Thursday, 24 November 2011

Social cohesion: making it happen

Today’s post originally appeared on the OECD Insights Blog and is from Anne-Lise Prigent, editor in charge of development publications at OECD Publishing

A famous Deng Xiaoping quote goes : “Let some people get rich first”. Yet, in Spring 2011, the Beijing city authorities banned all outdoor advertisement of luxury goods on the grounds that they might contribute to a “politically unhealthy environment”.
The trouble with growth is that inequalities tend to rise with it. Growth does not necessarily translate into better life satisfaction – far from it, as the experience of Thailand or Tunisia shows. What happens when the fruits of growth are not shared, when people feel that income inequalities are rising and food prices soaring? Well, that’s when the so-called “politically unhealthy environment” sets in.
Millions voiced their frustration during the Arab Spring. From Tahrir square to the streets of Tunis, a huge emerging middle class showed that it has a tremendous capacity to mobilize people. It demands governments that are open and transparent, as well as more and better services. How can governments answer these demands? How can they go about redistributing the fruits of growth?
A new policy agenda is needed: one that focuses not only on growth but also on openness, fairness and inclusion.
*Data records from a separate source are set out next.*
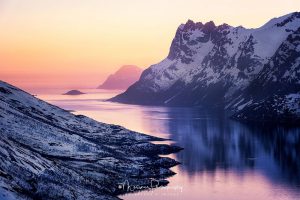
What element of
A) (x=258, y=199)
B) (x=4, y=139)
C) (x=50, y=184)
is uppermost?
(x=4, y=139)

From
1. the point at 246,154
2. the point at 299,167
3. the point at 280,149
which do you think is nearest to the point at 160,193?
the point at 299,167

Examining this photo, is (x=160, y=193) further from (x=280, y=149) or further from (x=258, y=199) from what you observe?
(x=280, y=149)

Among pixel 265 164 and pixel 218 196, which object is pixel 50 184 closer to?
pixel 218 196

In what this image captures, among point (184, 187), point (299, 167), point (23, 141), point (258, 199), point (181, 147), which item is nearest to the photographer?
point (258, 199)

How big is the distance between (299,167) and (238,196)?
43199 mm

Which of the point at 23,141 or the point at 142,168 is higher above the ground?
the point at 23,141

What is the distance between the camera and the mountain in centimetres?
9012

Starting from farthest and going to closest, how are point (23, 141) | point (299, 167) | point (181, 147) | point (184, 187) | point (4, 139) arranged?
point (181, 147) < point (299, 167) < point (23, 141) < point (184, 187) < point (4, 139)

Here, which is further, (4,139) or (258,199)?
(258,199)

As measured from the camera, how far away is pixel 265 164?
159 m

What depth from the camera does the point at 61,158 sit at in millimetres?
126438

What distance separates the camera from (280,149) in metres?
190

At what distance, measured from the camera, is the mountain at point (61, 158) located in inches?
3548

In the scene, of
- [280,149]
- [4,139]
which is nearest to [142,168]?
[4,139]
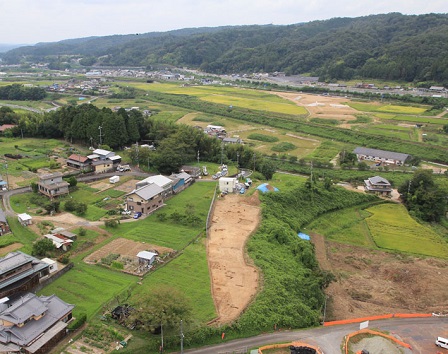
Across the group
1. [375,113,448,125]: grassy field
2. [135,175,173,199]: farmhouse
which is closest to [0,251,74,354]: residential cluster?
[135,175,173,199]: farmhouse

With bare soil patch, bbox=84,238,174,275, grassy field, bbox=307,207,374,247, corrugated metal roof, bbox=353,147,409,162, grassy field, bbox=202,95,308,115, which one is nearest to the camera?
bare soil patch, bbox=84,238,174,275

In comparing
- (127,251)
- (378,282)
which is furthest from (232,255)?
(378,282)

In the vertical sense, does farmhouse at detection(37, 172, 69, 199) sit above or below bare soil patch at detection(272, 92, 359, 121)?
below

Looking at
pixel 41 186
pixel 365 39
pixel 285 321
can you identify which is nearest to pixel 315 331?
pixel 285 321

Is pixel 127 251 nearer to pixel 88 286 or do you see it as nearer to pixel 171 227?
pixel 88 286

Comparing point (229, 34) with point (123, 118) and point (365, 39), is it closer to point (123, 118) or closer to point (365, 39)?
point (365, 39)

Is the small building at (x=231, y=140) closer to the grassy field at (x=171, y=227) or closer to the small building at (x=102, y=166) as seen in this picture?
the small building at (x=102, y=166)

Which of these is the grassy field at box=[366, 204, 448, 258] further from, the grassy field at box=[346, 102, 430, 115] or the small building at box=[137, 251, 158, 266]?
the grassy field at box=[346, 102, 430, 115]

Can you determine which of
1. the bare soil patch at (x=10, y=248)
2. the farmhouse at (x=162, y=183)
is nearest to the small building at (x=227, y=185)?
the farmhouse at (x=162, y=183)

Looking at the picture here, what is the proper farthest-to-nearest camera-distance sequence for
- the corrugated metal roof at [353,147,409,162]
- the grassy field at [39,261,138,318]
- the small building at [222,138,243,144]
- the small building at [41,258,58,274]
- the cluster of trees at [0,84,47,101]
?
the cluster of trees at [0,84,47,101] → the small building at [222,138,243,144] → the corrugated metal roof at [353,147,409,162] → the small building at [41,258,58,274] → the grassy field at [39,261,138,318]
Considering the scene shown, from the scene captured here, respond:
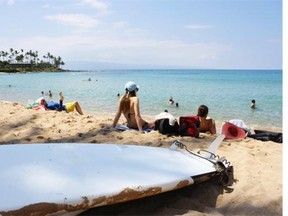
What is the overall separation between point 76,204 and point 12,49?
97.1 m

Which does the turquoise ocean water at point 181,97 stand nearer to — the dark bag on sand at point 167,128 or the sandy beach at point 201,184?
the dark bag on sand at point 167,128

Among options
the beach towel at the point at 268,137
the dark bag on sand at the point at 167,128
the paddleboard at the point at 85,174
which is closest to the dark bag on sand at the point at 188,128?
the dark bag on sand at the point at 167,128

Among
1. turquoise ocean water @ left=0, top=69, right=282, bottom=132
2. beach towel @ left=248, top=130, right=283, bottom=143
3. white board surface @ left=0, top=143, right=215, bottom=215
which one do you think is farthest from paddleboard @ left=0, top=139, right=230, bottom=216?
turquoise ocean water @ left=0, top=69, right=282, bottom=132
Social cohesion needs to be at the centre of policy making. Failing this, we may (re)enter a vicious circle where inequalities create a sense of injustice, which in turn can lead to (mass) protest and sometimes violence. As a result, social peace and stability, as well as long-term growth, may be jeopardized.
How can governments foster social cohesion? Perspectives on Global Development: Social Cohesion in a Shifting World from the OECD Development Centre, answers this. With this latest report, the Development Centre again proves that it is engaged with the world we live in, whether discussing tax revenues or the merits of football as a factor of social cohesion: having a sense of community can make a difference. That, along with equality of opportunities is what social cohesion is all about.
The report first shows how the world has undergone a shift of historical significance over the past decade, with the centre of economic gravity moving towards the East and South. The figures speak for themselves: in 2000, OECD countries represented around 60% of global GDP but by 2010 this was down to 51%, and it will be only 43% by 2030. In fast-growing economies, per capita growth rate was more than double that of high-income OECD countries over the last decade.
It is precisely this shifting wealth that opens a window of opportunity for development and social cohesion. In fast-growing economies, fiscal revenues rose from 20% of GDP on average in 2000 to 27% in 2008. These countries now have the (fiscal) resources to finance social policies that can make the difference – or, can they?
This report argues that public policies can make a difference. OECD countries with initially high income inequalities manage to redistribute income through taxes and transfers. The challenge is to leave no one behind. A cohesive society reduces inequality between groups and ensures that all citizens – the poor, the middle-earners, and the rich – are socially included.
Over the last decade, hundreds of millions of people were lifted out of poverty. This report argues that the emerging middle class should not be ignored either. Today, nearly 1 billion out of the 2 billion people living on 10 to 100 dollars a day in the world – the global middle class – live in fast-growing countries. This number is projected to exceed 3 billion in 2030.
The emerging middle class is a critical economic and social actor because of its potential as an engine of growth, particularly in the largest developing countries such as China and India. Its contribution to social cohesion can be high, and its expectations are sharply rising. What is needed is a social contract between citizens and the state, which entails more and better services in exchange for paying taxes. This would foster a virtuous circle that boosts social cohesion as well as growth. Citizens are more willing to pay taxes in societies where they feel a sense of belonging. Fiscal policy is thus a good place to start.
As the report highlights, fiscal, social and employment policies should go hand in hand. With recent innovations in social protection, the poorest are covered by social assistance and the wealthy by either contribution-based or private alternatives. Yet, a considerable number of (informal) middle-class workers are stuck in the uncomfortable “missing middle” of coverage. More comprehensive social protection systems should protect all sections of the population.
Stronger labour market institutions are also needed. They should aim to create more “good” jobs and reduce the duality in labour markets – between standard and non-standard contracts or between formal and informal workers. This will be critical in reducing inequalities and fostering social cohesion.
A series of cross-cutting issues have to be addressed coherently as well, including education, gender equality, food policy, the integration of immigrants, and institutions.
As Albert Einstein once said, “Reality is merely an illusion, although a very persistent one”. Ignoring people’s desires and the reality in which they live is perilous. Technocratically good policies that do that just won’t work and giving space to dissenting voices is essential to the creation of a sustainable, socially cohesive society.
Social cohesion is a means for development as well as an end in itself. What if social cohesion were the 21st century’s holy grail? A holy grail that can only be attained with some long-term vision and commitment – and a smile. Failing that, there might be rough times ahead.